Following a “visceral stupor and a personal breakthrough”, Katie retreated to her parents home and recorded the first Waxahatchee album American Weekend while the worst winter in decades shut down Alabama. It was a bruised and isolated record. The result ended up being twelve songs on an eight track stuck in a limbo between figuring out how far she had fallen in a break up of a teenage relationship and what it means to push on through, to finding what her future adulthood might bring. I don’t think all of her past inhibitions in her sophomore album Cerulean Salt had all quite left, but there was a confidence there that brings defiance.
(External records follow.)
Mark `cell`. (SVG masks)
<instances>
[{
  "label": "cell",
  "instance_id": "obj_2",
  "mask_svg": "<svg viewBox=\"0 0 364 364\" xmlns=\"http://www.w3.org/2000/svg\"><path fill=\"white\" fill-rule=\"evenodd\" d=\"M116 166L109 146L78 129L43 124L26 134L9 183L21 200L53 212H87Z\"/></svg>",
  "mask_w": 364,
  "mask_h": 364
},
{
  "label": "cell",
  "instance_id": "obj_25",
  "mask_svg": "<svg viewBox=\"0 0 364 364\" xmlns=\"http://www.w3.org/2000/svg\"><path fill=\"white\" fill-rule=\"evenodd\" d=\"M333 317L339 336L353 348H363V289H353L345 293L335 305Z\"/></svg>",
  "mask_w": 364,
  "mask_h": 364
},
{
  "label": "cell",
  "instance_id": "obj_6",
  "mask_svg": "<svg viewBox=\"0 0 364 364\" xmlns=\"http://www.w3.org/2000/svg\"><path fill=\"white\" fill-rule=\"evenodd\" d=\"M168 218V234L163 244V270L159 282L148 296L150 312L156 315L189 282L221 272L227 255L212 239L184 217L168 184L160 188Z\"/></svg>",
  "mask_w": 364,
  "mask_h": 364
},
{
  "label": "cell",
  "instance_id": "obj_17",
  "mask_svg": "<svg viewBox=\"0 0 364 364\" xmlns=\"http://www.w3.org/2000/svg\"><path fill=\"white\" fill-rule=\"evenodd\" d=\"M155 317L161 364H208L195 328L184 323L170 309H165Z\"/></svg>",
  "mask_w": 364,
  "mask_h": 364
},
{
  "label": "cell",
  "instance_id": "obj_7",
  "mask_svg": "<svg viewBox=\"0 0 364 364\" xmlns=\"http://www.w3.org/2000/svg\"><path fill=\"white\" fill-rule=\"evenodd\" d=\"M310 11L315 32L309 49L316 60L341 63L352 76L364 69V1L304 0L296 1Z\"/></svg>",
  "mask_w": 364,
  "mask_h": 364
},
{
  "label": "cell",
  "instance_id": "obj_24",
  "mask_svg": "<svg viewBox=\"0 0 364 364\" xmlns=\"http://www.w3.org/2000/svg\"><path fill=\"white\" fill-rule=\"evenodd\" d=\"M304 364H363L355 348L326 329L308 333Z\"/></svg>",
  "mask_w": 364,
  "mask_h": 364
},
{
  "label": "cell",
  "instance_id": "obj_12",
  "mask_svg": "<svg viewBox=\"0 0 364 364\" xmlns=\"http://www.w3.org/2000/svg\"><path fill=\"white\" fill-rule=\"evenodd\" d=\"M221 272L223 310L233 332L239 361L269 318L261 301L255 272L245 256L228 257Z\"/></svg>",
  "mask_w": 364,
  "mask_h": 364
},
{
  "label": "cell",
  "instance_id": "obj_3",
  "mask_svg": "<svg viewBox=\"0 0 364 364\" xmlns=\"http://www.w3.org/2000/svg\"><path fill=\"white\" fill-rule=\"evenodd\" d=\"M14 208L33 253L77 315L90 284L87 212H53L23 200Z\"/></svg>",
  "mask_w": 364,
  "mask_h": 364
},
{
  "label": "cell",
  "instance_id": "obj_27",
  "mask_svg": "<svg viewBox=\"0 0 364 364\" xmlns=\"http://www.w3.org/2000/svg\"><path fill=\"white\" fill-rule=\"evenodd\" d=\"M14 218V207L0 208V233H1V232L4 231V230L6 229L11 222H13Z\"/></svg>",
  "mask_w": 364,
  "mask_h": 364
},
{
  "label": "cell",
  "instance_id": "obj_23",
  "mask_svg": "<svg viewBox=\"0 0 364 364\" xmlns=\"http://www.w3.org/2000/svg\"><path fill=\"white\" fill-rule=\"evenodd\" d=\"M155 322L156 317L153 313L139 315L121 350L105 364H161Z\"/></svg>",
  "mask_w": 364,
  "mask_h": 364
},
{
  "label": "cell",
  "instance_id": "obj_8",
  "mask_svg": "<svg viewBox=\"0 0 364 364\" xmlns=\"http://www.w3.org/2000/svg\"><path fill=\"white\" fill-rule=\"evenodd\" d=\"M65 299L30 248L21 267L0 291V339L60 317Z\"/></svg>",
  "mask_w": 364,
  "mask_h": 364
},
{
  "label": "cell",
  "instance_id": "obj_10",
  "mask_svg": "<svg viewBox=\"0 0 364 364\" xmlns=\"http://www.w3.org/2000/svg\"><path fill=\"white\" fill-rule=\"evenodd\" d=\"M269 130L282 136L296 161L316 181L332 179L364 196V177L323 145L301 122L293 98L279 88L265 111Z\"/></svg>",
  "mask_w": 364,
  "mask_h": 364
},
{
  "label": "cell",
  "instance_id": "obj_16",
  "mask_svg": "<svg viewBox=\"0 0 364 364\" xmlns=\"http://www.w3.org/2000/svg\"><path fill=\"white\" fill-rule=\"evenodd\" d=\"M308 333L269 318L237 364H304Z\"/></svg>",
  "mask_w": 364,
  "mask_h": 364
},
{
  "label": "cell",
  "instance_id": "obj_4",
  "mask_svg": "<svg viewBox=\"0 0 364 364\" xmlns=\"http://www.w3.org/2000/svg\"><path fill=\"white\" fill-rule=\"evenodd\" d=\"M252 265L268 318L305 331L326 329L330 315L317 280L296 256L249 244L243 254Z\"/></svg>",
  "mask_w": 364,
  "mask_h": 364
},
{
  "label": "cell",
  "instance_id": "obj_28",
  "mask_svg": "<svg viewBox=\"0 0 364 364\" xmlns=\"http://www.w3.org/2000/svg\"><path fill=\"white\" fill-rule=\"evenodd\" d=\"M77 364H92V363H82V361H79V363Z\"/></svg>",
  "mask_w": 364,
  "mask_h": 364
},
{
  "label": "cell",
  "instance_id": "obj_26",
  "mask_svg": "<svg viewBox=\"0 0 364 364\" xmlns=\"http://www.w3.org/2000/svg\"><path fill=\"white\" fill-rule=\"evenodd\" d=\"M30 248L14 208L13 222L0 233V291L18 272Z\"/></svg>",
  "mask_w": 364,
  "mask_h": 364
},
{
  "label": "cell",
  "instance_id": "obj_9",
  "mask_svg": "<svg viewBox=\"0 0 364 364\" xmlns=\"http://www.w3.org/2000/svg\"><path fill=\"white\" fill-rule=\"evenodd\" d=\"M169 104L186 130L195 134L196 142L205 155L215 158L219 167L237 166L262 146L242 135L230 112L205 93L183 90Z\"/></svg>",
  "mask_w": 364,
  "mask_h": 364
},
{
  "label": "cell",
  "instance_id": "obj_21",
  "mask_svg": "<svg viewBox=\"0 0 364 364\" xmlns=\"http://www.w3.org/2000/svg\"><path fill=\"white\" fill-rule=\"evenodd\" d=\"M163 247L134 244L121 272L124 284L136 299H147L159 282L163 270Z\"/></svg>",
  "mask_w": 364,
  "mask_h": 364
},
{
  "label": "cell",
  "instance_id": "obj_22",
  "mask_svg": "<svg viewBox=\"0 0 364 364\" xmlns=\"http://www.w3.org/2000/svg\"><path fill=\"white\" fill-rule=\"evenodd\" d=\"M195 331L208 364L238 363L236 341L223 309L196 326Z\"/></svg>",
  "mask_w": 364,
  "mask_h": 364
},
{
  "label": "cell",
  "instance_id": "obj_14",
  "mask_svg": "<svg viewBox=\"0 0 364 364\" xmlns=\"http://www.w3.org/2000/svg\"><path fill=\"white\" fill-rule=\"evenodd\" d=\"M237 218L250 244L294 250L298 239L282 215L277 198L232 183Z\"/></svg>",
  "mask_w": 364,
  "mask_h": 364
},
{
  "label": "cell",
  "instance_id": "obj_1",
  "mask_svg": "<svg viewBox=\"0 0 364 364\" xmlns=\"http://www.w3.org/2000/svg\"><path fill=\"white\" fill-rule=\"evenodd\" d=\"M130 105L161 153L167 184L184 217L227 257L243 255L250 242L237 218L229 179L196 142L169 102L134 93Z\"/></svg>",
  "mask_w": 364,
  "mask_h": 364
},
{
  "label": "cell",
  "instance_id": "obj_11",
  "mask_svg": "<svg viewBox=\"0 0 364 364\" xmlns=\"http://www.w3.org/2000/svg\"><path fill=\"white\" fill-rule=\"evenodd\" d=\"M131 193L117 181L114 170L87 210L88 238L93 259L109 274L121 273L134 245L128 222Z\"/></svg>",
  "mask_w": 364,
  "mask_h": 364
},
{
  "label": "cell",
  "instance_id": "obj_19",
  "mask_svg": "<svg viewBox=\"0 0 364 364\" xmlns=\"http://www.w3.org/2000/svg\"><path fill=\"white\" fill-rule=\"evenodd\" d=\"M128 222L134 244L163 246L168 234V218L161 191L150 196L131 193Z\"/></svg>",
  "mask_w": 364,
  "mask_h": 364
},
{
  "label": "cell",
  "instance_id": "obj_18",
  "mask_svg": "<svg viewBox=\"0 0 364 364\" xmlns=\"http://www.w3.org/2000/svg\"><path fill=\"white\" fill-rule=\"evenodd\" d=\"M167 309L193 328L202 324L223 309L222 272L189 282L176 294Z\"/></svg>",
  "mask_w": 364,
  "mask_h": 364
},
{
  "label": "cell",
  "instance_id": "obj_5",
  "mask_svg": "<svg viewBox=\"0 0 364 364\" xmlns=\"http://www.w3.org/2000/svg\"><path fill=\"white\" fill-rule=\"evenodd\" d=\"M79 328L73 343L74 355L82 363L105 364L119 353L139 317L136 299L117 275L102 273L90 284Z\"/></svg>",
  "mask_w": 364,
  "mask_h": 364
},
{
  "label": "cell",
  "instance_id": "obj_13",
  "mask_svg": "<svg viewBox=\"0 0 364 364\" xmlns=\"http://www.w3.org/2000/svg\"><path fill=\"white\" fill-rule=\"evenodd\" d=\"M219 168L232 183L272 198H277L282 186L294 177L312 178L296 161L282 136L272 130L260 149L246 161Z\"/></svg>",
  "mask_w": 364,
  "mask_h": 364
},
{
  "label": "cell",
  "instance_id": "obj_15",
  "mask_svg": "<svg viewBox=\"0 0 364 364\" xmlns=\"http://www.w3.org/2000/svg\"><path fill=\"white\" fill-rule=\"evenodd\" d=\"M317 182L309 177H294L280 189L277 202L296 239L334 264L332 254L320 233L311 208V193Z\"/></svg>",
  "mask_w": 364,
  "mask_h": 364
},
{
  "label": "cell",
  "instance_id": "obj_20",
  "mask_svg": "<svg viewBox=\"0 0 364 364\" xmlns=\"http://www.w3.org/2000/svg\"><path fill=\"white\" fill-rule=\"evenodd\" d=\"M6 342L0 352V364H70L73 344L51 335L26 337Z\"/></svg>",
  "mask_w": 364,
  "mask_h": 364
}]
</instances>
The clarity in the production was stronger and there was a more assertive steadiness right from the word go: ‘we are late and we are loud / and we’ll remain connected as you’re reading out loud’. I ask Katie Crutchfield about how her last records match up to the present day. “I’ve changed a lot and I’ve grown up a lot – I’m kind of a totally different person than I was when I made that record. Now it’s easy for me to empathise with that person and get back into that headspace.”

Days after the New Year celebrations had dwindled, with even the most optimistic souls letting up that a passing of a year doesn’t mean shit, the debut single from Ivy Tripp is released. ‘Air’ tows the line between love and loneliness – the let up that stagnates when nothing goes anywhere and we must keep pushing forward, even if it's further away from giving someone false comfort. The abhor to monogamy is thematic right the way through Crutchfield's songbook, but with Ivy Tripp, the recording process can still feel deeply personal with a far broader musical palette. ‘We stand hand-in-hand idle in our course / when we are moving / we just pretend to be strangers lamenting a means to an end’ is the sort of off-guard lyric that brings a hint of romanticism into even the most mutual of separations. 

The speaker – whether this is Katie herself or someone else – is more analytical and pragmatic than in the past. “It’s less experience-based and more observant. It’s still very personal and very autobiographical, but the subject matter is a little vaster.” The patience that recording outside of a studio brings in recognition of the breathing space within your years and a greater deal of self-control. Each word can have the exact meaning it requires, albeit nothing too simple or ostentatious. Ivy Tripp is laced with a protection to those around her – lamenting not just on her own diary narrative but whether the people that surround her are as happy as they come across, what it means to be happy in your 20s and 30s and how to control it. “It was pretty easy for me to be open just because it was cathartic and a way for me to process things more than making a record for other people.”

With each album longer than the last, Waxahatchee appears to be a more informed and controlling title with each year. Additions of a piano, more harmonies and a drum machine add a jagged juxtaposition as the ballads play against the larger rock songs. ‘La Loose’ is the most off kilter track of hers, jumping out with a stuttering drum machine as a base for all three minutes. Frolicking and stumbling in rhythm, it’s painted still in this last moment of delusion before action and ultimately heartbreak must take place. The contradictory notion that the music will always be far more hopeful than the words that present themselves on top stops on ‘Breathless’, as it croons ‘if I was foolish I would chase a feeling I long ago let fade and we could be good for days’. No longer a function embedded to kid anyone, it’s in the more precious moments where both align together in awareness that cuts the deepest.

In the end, it would be fictitious to claim Ivy Tripp’s maturity means it’s from someone who is totally content. This timestamp is startlingly honest, but the marks left from the shackles of fragility are now more fearless.